# START OF SELECTED EXTRACT

San Francisco 49ers fans sit in Levi’s Stadium in Santa Clara, Calif. on Saturday Aug. 19, 2017. (Mira Laing/Golden Gate Xpress)

Although there are fans of the Raiders in Vegas, the amount of fans certainly does not compare to those in the Bay. I have heard many fans, even loyal season ticket holders, say they will no longer root for or financially support the team. Others, though they are die-hard fans, are still upset about the announced move.

This relocation was completed by a minimum of 24 out of the 32 owners approving it after no viable stadium options were proposed in Oakland. The owners were certainly happy about the idea, as they will earn a combined total of $53 million from the Raiders’ move, along with the Chargers’ and Rams’ move to Los Angeles this season and last, respectively.

Vegas city officials should also be thrilled, since they will have thousands of NFL fans leaving Sin City Sunday night or Monday morning, rather than Sunday morning. This can only mean more revenue for the gambling capital.

The 49ers’ move to its new stadium in Santa Clara has also frustrated many fans, even though this was not a true relocation.

The trek down the 101 or the 280 freeways from San Francisco can be a difficult one. Also, it makes taking public transportation to games an extra hassle for San Francisco residents. However, with the Raiders’ move, the Niners will soon be the Bay’s football team.

For fans, relocation truly can be a no-win situation. I feel the best thing the league could do is to consider an even more controversial option in the future: expansion.

# END OF SELECTED EXTRACT
# START OF GIVEN DATA

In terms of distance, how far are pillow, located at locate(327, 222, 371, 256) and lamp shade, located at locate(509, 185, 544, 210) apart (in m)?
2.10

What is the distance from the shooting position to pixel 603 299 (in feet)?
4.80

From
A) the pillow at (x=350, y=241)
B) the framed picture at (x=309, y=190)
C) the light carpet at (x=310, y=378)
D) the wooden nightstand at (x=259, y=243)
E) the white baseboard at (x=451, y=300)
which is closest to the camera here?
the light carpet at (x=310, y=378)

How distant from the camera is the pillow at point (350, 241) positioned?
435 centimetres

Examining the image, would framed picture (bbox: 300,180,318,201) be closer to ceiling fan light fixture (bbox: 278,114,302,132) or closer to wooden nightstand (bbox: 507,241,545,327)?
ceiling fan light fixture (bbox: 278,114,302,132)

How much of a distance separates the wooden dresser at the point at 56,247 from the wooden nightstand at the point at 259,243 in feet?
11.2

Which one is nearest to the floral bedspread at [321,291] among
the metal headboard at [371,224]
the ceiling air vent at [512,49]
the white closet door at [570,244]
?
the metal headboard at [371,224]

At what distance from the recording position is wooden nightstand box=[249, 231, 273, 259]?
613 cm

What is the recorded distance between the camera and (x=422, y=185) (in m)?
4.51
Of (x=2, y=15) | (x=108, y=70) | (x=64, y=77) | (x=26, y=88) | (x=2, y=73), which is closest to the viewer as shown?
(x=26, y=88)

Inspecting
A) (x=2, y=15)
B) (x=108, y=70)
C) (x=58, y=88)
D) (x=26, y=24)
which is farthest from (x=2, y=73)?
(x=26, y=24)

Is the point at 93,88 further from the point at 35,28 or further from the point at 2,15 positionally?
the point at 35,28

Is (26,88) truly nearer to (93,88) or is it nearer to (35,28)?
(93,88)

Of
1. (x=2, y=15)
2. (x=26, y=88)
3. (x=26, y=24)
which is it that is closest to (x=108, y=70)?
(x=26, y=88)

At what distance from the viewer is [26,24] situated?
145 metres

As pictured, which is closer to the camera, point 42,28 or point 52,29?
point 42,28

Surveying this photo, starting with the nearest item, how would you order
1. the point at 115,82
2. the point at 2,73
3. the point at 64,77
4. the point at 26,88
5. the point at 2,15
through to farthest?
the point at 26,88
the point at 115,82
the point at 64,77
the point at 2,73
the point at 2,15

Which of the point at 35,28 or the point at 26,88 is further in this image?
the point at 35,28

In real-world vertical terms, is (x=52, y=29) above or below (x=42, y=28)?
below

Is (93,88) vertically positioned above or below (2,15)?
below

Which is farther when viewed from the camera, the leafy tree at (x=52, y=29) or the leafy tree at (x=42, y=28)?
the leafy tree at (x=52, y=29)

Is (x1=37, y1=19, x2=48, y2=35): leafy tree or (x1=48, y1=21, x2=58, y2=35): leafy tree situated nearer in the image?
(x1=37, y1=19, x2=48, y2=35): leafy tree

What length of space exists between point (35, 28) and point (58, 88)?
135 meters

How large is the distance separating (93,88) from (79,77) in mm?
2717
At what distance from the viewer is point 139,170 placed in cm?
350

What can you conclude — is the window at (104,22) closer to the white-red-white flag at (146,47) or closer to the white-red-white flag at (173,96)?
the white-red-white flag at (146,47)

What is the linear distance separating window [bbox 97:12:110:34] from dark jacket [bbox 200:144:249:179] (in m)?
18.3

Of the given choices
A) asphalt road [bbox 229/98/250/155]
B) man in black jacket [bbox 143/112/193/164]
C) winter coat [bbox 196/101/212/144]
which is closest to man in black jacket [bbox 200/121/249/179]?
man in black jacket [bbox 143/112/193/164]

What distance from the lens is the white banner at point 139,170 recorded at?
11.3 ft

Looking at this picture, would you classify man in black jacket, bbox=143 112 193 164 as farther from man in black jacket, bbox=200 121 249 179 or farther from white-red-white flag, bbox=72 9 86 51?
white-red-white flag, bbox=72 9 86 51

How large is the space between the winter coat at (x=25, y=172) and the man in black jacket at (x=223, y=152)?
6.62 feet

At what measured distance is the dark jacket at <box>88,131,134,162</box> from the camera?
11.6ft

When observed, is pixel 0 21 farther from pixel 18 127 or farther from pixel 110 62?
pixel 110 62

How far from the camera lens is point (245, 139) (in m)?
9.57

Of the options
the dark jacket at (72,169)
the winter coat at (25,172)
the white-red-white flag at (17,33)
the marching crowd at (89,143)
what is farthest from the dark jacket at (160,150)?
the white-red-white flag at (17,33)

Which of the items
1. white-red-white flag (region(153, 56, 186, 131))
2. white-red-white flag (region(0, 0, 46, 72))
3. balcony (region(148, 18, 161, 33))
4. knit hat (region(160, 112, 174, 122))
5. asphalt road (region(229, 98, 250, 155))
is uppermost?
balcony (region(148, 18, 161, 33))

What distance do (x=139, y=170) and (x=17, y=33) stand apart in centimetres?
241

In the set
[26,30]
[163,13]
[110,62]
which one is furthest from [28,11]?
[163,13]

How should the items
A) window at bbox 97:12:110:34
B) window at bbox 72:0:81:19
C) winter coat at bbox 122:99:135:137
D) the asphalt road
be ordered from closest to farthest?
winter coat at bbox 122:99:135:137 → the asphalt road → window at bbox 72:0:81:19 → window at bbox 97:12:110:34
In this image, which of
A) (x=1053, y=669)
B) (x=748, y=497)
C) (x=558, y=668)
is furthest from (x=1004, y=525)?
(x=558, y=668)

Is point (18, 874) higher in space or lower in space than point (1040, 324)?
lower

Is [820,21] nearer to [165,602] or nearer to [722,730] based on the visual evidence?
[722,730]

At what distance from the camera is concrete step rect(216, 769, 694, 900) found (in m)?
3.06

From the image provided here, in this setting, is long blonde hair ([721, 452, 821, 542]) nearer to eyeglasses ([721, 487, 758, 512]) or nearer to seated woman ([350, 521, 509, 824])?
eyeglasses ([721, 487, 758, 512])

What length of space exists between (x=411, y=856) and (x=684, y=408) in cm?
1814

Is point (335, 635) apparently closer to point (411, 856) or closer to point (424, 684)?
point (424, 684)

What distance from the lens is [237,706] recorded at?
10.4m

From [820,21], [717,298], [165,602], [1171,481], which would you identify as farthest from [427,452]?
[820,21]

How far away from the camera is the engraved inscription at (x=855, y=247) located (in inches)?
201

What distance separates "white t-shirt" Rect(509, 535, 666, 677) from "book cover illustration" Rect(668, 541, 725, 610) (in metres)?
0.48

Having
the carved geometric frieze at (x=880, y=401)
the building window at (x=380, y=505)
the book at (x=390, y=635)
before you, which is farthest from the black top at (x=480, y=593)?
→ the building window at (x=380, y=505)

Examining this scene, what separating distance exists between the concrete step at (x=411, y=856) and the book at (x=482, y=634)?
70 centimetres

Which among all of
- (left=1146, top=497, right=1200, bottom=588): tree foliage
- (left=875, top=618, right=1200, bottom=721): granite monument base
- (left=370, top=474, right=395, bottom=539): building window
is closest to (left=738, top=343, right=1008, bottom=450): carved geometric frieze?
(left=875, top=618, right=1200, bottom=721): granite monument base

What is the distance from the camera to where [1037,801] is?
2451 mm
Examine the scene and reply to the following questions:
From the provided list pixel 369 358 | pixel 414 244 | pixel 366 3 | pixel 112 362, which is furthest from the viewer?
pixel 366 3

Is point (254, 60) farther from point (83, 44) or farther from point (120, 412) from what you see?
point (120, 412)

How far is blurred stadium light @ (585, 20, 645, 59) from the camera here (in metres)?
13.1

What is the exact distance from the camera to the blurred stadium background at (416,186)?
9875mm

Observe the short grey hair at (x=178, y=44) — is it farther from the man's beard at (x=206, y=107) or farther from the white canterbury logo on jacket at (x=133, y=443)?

# END OF GIVEN DATA

[WHAT NEEDS TO BE DONE] Can you transcribe the part of the NFL relocation article between "Although there are" and "the gambling capital.", inclusive?

[FINAL ANSWER]
Although there are fans of the Raiders in Vegas, the amount of fans certainly does not compare to those in the Bay. I have heard many fans, even loyal season ticket holders, say they will no longer root for or financially support the team. Others, though they are die-hard fans, are still upset about the announced move.

This relocation was completed by a minimum of 24 out of the 32 owners approving it after no viable stadium options were proposed in Oakland. The owners were certainly happy about the idea, as they will earn a combined total of $53 million from the Raiders’ move, along with the Chargers’ and Rams’ move to Los Angeles this season and last, respectively.

Vegas city officials should also be thrilled, since they will have thousands of NFL fans leaving Sin City Sunday night or Monday morning, rather than Sunday morning. This can only mean more revenue for the gambling capital.